El sur del mar del Norte y el canal de la Mancha, someros y proclives a calentarse con rapidez, son las zonas más expuestas. La científica Zoe Jacobs, del National Oceanography Centre de Southampton, advirtió de que ya se registran temperaturas propias de pleno mes de agosto y de que, si el episodio se prolonga, podrían producirse "impactos serios" en los ecosistemas. Entre los hábitats más vulnerables figuran las praderas de posidonia y los bosques de kelp, adaptados a aguas frías, cuyo estrés térmico puede reducir su crecimiento o provocar mortandades masivas.

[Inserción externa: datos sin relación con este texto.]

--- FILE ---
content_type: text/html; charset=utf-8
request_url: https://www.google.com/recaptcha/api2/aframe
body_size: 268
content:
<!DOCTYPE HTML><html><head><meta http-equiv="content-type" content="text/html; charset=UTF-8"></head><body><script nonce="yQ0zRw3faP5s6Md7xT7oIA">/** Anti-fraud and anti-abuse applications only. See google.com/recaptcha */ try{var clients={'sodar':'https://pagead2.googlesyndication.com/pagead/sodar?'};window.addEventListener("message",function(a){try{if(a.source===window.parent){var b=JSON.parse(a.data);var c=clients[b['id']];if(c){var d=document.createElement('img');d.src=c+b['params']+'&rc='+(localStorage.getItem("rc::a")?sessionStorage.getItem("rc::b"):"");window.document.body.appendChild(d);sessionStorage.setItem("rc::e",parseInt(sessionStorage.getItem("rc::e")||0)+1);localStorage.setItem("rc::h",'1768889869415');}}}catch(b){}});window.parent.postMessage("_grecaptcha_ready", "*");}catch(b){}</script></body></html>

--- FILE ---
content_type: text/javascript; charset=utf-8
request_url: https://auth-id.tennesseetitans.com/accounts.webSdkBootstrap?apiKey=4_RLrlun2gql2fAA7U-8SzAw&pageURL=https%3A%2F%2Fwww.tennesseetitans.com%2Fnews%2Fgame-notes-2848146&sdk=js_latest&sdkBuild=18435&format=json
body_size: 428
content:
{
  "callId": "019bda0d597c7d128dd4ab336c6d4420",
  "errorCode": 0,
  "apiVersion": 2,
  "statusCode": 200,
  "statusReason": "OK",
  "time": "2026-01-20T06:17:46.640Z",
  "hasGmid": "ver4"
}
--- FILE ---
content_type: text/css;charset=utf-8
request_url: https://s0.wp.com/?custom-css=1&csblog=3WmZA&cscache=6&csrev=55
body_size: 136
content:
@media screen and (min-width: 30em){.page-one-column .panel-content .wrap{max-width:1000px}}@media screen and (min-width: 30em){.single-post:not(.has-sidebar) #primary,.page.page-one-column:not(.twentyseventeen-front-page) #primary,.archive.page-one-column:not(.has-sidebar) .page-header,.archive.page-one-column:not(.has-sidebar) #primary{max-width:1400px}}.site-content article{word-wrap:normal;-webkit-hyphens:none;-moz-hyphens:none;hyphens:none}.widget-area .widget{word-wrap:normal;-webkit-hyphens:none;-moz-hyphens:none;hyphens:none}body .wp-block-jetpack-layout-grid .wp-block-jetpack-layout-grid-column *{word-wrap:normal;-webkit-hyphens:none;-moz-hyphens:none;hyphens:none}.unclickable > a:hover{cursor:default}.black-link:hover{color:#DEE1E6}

Los efectos se extienden a la fauna: especies de aguas frías como el bacalao retroceden hacia el norte, mientras proliferan especies de aguas cálidas, en especial el pulpo, cuya presencia crece en el suroeste inglés. Matt Frost, del Plymouth Marine Laboratory, recordó que, aunque la llegada de nuevas especies resulta llamativa, también comporta riesgos: competencia con especies nativas, transmisión de enfermedades y presión sobre cangrejos, bogavantes y vieiras.
La Met Office advierte de que, de no reducirse las emisiones de gases de efecto invernadero, las condiciones de ola de calor marina podrían convertirse en habituales a mediados o finales de siglo.